Renewable satire

In a coming-of-age development (and maybe only into adolescence… but still) There’s now a satirical renewable energy ‘news’ site. Sustainably called The Sunion:

In a synthetic discovery broadly compared to the work of Galloway and Leach, NREL investigators tracing energy and capital flows between renewable energy systems, those systems’ project finance assumptions via primary-contracted-offtakers, the primary clients of those offtakers, and, in turn, the primary consumers of those offtakers, have discovered a previously uncharacterized, enclosed, and self-sustaining sunlight-to electricity-to-money-to bros-to-data-to-grift/crypto-to-porn-to-bros-to money-to light-to-electricity ecosystem that is nearly self sustaining without external reference or input and which may soon overtake photosynthesis and geotechnical processes in terms of overall magnitude of energy transfer in Earth’s biosphere.

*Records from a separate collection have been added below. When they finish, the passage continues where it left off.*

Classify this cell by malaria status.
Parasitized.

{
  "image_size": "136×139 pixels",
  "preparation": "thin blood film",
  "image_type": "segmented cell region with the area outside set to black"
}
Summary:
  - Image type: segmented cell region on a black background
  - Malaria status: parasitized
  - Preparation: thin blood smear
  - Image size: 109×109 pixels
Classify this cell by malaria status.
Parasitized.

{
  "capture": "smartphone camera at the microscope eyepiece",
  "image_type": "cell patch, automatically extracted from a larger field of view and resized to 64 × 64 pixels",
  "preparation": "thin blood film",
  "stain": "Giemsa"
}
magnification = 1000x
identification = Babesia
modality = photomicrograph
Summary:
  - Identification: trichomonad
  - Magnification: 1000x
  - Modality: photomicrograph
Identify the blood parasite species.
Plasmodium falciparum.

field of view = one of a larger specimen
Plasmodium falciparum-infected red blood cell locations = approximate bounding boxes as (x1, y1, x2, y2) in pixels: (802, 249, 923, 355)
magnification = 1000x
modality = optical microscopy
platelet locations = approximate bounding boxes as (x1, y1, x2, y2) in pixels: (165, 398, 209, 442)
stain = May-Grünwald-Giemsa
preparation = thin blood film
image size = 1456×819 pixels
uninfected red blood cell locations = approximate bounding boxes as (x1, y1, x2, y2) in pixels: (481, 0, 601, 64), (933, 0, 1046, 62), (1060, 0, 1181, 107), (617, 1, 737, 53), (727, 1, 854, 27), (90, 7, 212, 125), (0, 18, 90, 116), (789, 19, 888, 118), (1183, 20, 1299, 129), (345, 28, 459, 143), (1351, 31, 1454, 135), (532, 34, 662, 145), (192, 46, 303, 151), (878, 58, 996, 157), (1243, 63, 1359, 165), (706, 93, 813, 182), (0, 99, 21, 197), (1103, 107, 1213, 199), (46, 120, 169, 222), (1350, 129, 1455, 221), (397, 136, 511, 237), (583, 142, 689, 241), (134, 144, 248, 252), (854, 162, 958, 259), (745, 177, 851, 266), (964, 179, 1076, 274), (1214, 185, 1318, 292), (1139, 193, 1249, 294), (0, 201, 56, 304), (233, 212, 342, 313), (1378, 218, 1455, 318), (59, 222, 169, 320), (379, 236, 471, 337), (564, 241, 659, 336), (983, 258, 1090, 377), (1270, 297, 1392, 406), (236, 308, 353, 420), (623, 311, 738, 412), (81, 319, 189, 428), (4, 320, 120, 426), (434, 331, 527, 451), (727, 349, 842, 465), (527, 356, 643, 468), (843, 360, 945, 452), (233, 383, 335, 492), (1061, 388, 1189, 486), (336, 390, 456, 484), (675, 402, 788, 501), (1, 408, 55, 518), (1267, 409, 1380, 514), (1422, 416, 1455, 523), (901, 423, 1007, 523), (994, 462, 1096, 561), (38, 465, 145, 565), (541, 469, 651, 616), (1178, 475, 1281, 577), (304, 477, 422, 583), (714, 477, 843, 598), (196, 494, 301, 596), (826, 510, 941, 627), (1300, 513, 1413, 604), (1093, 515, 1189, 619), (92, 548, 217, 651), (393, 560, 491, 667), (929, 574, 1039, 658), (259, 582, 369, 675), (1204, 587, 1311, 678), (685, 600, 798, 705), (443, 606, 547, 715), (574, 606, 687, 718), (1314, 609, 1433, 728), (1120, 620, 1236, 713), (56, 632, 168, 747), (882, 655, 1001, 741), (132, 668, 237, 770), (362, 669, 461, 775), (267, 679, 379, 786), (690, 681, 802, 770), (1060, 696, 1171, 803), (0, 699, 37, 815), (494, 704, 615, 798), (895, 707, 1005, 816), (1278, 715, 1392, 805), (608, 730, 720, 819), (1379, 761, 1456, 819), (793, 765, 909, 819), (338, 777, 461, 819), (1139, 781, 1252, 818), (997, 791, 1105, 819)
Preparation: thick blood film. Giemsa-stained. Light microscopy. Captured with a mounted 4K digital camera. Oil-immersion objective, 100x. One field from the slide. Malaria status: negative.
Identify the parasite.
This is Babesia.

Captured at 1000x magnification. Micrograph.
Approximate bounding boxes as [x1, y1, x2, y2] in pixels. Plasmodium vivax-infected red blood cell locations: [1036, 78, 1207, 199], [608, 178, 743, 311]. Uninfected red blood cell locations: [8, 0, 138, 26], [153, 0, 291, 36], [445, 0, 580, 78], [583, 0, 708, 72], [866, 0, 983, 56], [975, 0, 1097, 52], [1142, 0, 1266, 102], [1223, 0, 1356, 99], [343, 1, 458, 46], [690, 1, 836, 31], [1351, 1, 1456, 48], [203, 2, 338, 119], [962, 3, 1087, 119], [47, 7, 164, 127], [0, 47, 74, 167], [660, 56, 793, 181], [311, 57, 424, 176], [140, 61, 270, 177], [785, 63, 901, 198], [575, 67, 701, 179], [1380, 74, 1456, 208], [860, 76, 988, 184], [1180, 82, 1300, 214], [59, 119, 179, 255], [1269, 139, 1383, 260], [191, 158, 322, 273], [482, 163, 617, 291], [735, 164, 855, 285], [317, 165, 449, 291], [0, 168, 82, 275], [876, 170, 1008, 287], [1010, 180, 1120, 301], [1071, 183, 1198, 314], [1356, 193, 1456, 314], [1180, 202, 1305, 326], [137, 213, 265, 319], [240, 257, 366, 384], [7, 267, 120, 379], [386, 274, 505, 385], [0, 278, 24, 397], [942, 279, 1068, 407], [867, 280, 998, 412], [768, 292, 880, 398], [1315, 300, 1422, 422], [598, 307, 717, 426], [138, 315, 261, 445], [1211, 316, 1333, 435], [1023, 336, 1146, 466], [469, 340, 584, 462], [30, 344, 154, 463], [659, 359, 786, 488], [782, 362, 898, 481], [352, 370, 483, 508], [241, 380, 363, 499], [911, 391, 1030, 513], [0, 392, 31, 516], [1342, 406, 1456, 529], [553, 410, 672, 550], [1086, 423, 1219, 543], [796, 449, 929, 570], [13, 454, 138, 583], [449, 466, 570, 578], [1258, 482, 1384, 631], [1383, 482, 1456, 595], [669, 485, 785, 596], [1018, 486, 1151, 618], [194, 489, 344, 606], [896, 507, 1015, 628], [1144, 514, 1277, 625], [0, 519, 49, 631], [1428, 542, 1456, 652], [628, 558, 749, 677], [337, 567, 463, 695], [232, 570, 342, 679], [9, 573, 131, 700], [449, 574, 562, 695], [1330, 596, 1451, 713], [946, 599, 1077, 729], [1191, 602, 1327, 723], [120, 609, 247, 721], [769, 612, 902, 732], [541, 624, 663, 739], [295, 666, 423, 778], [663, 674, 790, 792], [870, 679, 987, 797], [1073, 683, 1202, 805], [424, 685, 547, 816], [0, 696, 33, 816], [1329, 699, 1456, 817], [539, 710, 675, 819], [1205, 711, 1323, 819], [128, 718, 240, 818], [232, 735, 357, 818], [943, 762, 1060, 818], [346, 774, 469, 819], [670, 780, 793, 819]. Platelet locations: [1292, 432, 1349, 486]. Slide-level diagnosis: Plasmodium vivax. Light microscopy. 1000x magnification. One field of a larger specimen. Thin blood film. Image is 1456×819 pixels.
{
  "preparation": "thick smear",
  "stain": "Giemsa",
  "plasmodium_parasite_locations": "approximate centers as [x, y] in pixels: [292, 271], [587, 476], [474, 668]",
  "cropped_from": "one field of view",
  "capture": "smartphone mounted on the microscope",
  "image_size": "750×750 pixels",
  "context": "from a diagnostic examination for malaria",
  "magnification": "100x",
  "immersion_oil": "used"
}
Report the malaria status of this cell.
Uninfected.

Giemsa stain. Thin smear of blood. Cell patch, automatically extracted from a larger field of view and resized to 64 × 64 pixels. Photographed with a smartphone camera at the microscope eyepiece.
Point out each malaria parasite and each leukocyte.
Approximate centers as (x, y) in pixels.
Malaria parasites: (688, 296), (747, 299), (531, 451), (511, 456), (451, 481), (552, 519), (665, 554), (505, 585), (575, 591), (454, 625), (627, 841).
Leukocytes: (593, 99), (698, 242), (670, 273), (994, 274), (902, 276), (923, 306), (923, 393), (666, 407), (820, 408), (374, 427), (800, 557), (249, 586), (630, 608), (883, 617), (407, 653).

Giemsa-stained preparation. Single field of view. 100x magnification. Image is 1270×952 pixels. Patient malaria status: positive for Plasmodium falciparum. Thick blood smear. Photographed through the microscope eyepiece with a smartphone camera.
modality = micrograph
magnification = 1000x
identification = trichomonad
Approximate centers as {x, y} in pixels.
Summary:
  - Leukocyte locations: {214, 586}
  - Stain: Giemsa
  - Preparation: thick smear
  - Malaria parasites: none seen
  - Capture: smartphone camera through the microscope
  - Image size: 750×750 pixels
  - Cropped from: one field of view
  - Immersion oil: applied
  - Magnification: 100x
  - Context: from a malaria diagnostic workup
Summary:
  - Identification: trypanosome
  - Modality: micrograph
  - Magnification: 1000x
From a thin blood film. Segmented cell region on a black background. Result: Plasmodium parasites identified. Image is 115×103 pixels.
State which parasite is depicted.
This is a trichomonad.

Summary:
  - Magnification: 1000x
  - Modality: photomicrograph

Sure, why not? I guess it had to happen. Plenty to poke holes in about the way(s) we’re going about all of this, especially all the financialization through-the-looking-glass you’re actually at-an-Arby’s-drivethrough of it all. Bring it.

Mahagonny

In my continuing quest to put together a grand unified theory of everything, I was reading part of the introductory essay in Robert Hughes’ Nothing if Not Critical, The Decline of the City of Mahagonny. Here, he talking about the nefarious influence of mass media (on humans) and you can easily extrapolate this onto our difficulties in moving past now-obsolete notions of growth and expansion. To wit:

This has not been a matter of choice, let alone fault. The power of television goes beyond anything the fine arts have ever wanted or achieved. Nothing like this Niagara of visual gabble had even been imagined a hundred years ago. American network television drains the world of meaning; it makes reality dull, slow and avoidable. It is our “floating world.” It tends to abort the imagination by leaving kids nothing to imagine: every hero and demon is there, raucously explicit, precut – a world of stereotypes, too authoritative for imagination to develop or change. No wonder it has predisposed American artists toward similar stereotypes. It is stupidly compelling, in a way that painting and sculpture, even in their worst moments of propaganda or sentimentality, are not.

Always difficult to figure out what’s wrong with one thing without stumbling onto what’s wrong with another.